Multiple Stacks can exist in a single VPC. A specific VPC contains all of the services for a specific stack, and there is limited ability to share services across VPCs. A single VPC will be used to contain the booking system, and as such will segment all data from other cloud users in addition to the security measures already in place.

Auto Scaling Groups in Elastic Stacks

These Application Instances are configured in an autoscaling group which includes settings for a minimum and maximum number of instances to be made available.

These instances are then scaled up and down depending on CPU load metrics to ensure that capacity adjusts to incoming traffic.

Application Load Balancing in Elastic Stacks (provided by ELB)

The ELB service is a scalable solution for load balancing instances. It provides a dynamically set of EC2 instances that routes TCP traffic between a set of health-checked back-end instances.

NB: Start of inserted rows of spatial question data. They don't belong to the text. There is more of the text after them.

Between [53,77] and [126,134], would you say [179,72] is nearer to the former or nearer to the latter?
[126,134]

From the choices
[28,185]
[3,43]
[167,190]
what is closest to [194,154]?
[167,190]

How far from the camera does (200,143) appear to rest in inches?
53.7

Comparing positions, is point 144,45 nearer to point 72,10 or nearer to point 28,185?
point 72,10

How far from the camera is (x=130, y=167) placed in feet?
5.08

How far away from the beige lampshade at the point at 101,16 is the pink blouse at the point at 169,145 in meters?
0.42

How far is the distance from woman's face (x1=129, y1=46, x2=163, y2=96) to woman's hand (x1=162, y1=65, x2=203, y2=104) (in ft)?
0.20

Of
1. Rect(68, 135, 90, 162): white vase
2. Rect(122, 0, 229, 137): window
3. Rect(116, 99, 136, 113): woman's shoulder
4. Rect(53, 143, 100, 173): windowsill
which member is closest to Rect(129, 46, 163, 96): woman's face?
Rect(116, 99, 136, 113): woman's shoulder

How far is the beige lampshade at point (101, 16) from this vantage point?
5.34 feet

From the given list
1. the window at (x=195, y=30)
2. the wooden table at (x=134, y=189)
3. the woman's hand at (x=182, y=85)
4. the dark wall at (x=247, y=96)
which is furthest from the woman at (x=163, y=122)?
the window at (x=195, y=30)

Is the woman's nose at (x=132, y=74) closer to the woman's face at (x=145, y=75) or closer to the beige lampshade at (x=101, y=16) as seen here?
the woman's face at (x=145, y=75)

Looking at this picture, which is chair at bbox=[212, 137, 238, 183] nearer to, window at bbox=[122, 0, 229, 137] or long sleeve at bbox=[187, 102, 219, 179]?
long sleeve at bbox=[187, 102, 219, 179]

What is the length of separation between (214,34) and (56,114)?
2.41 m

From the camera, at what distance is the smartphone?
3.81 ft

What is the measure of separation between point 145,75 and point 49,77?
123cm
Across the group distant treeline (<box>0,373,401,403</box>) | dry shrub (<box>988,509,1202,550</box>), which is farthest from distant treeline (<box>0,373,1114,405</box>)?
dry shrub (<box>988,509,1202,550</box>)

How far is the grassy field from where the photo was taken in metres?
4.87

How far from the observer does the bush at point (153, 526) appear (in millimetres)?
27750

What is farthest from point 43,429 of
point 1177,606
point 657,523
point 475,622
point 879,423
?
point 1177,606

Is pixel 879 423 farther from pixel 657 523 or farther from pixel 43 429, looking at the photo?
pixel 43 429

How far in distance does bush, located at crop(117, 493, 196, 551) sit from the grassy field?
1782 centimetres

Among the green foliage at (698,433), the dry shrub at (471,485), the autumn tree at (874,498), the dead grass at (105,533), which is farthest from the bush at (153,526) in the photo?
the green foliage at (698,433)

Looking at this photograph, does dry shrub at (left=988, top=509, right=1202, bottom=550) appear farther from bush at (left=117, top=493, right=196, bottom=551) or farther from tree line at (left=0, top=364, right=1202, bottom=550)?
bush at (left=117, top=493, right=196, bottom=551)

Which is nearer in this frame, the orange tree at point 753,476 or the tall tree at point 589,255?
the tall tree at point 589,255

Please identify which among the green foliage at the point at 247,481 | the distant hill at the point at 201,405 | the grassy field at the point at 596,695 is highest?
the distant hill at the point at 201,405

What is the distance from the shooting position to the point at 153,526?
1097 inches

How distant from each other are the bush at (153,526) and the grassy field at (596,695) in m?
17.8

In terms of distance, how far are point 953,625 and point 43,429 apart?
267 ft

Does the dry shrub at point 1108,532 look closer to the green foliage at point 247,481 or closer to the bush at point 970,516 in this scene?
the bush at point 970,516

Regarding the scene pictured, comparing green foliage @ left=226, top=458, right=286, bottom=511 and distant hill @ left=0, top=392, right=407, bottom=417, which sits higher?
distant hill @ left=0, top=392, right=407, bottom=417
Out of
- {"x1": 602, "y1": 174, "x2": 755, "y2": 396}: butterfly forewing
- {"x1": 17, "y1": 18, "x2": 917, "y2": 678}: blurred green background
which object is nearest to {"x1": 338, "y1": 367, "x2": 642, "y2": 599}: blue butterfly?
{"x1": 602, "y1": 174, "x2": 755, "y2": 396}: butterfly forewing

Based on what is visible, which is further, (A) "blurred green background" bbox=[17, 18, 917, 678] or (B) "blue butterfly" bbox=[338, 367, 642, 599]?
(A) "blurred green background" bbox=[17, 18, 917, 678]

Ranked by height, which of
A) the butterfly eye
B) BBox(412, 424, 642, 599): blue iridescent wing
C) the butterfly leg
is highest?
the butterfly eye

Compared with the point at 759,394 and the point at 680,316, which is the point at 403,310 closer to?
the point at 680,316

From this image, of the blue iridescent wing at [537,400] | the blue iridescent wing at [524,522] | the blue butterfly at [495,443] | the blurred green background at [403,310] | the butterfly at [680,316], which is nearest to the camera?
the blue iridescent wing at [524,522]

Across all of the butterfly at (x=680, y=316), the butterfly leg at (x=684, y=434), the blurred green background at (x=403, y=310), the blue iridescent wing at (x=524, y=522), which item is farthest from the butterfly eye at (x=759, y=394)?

The request routing is using the least outstanding request (for HTTP/HTTPS connections) routing algorithm. The least outstanding request routing algorithm favours back-end instances with the fewest outstanding requests.It can only balance instances that are located in the same Region.

Database (provided by AWS RDS)

The solution uses the AWS Relational Database Service for storage of website database content. Specifically it always uses the MySQL 5.5 version of the AWS RDS for maximum performance and compatibility with the SilverStripe CMS. The RDS is deployed in a Master / Slave configuration that is transparent from the applications and point of view. If the Master database is failing or there’s an outage the Slave is automatically promoted to a Master and a new Slave is created.

The application only connects to the RDS instance acting as master via a CNAME to allow for dynamic IP selection, and Security Groups are configured to only allow web server instances within the Environment to connect to any RDS.

Amazon RDS are automatically backed up daily and are automatically retained for 30 days. These backups allows point in time recovery at any time between now and 30 days back in time.

In case of an infrastructure failure (for example, instance hardware failure, storage failure, or network disruption),Amazon RDS performs an automatic failover to the standby so that the Application can resume database operations as soon as the failover is complete. Since the endpoint for the DB Instance remains the same after a failover, the Application can resume database operation without the need for manual administrative intervention. Failover does that some limited period of time, and during that time the website will show the configured 500 error page.

Amazon RDS are automatically backed-up daily and are retained for 30 days. These backups allow point in time recovery at any time between now and 30 days back in time.

AWS DynamoDB

TDynamoDB is a NoSQL storage engine that can be used by Applications. This service can not be used as a backend for normal Application models, but custom code can interact with it, as it can give improved performance over RDS (but with several trade-offs).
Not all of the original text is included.